Mesmo que cada centímetro daquele apartamento fosse aquecido, o frio havia me chacoalhando brutalmente para fora do sono pesado em que eu estava. Em algum lugar entre o sono e a realidade, eu, de alguma forma, consegui prensar os lábios.
Aquele era um novo tipo de frio, percebi, ao sentir a cama quente contra mim. Eu era a única coisa fria ali?

Ainda de olhos fechados, rolei nos lençóis macios, me aninhando em um novo ponto na cama, sentindo os tecidos quentes tocarem minhas pernas nuas. Pensei que só poderia me limitar ao resultado mais óbvio com as pernas expostas daquela forma, é óbvio que estaria frio quando eu vestia apenas uma camisola curta. Puxei o cobertor até que cobrisse minha cabeça, me encolhendo um pouco mais entre o emaranhado de lençóis.

- Que ideia ridícula... - Murmurei ainda de olhos fechados, ou pelo menos imaginava que sim. A voz não havia passado de um sussurro rouco no escuro.

Quando rolei pela cama pelo que parecia ser a milésima vez, grunhi em frustração e, finalmente, abri os olhos.
Pisquei algumas vezes, lutando para mantê-los abertos, mas as minhas pálpebras pareciam pesar tanto que os fechei novamente. Não sabia se havia se passado alguns segundos ou se havia chegado a ser um minuto, mas permaneci de olhos fechados até que o frio me percorreu novamente.
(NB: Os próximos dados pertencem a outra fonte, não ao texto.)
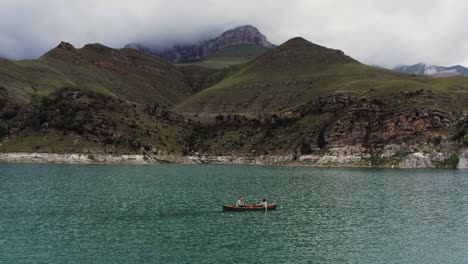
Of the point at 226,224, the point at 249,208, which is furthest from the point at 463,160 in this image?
the point at 226,224

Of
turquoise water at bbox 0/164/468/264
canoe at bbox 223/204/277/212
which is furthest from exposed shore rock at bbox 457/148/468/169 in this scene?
canoe at bbox 223/204/277/212

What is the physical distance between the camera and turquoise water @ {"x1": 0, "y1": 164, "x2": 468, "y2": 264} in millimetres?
52250

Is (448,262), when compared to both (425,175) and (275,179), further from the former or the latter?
(425,175)

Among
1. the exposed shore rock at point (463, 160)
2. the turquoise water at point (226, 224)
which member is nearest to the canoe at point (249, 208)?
the turquoise water at point (226, 224)

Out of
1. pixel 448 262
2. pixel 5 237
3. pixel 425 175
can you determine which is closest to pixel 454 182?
pixel 425 175

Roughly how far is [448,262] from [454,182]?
83.9 m

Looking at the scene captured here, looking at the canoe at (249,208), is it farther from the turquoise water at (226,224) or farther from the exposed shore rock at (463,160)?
the exposed shore rock at (463,160)

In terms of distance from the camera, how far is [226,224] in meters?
70.0

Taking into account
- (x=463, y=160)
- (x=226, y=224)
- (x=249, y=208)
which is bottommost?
(x=226, y=224)

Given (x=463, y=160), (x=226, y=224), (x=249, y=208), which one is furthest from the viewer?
(x=463, y=160)

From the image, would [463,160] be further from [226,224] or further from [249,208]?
[226,224]

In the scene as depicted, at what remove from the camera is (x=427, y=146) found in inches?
7549

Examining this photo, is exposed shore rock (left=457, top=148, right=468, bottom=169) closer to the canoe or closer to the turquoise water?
the turquoise water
E então os abri novamente, erguendo as sobrancelhas, arregalando os olhos, tentando não ceder ao peso das pálpebras da melhor forma que eu conseguisse.

O quarto estava totalmente preenchido por uma escuridão profunda, que se projetava por entre cada um dos móveis e cantos, entre os meus cabelos e por todo o meu corpo.
Encarei aquela escuridão que me cercava como se encarasse uma velha amiga, uma muito antiga e inquebrável companhia. Ela parecia me encarar de volta como se apreciasse uma parte de si da qual gostava muito. Ela havia me adotado ou eu havia me vendido para ela...? Eu não sabia se era culpa do sono ou do meu humor altamente duvidoso, mas soltei um leve riso anasalado com a ideia.
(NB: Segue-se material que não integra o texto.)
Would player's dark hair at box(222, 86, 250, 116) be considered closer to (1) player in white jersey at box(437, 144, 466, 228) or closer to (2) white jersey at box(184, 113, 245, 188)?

Eu me vi encarando a escuridão pelo que me pareceram alguns poucos minutos, até que o frio arrepiante estava ali novamente, me cercando. Eu queria conseguir personificar aquela temperatura, gostaria que tivesse alguma pessoa a quem recorrer, alguém para implorar ou ameaçar para que meu frio não voltasse.

Grunhi baixinho novamente. Eu era o tipo de pessoa que não conseguia estar feliz ao acordar cedo, boa parte do que eu fazia pelas manhãs envolvia grunhidos e suspiros. E com todo aquele frio...
Quando eu tive a brilhante ideia de usar uma camisola como aquela para dormir no inverno? Algum lugar do meu cérebro havia parado de funcionar?

E então, tão rápido quanto aquele pensamento me ocorreu, os meus olhos de fato se abriram. Pela primeira vez na eternidade em que havia durado os últimos minutos, eu acordei. Dessa vez, acordei como se nem ao menos estivesse dormindo antes.

A ideia de vestir uma camisola não foi minha. Eu não me lembro de tê-la vestido. Tudo que lembro era de sair para beber com os amigos do trabalho, e então... Mais nada. Eu não conseguia lembrar mais que borrões de luzes, suor, dança e álcool.
Sem qualquer pudor, o gelo tomou conta da minha espinha, da minha barriga.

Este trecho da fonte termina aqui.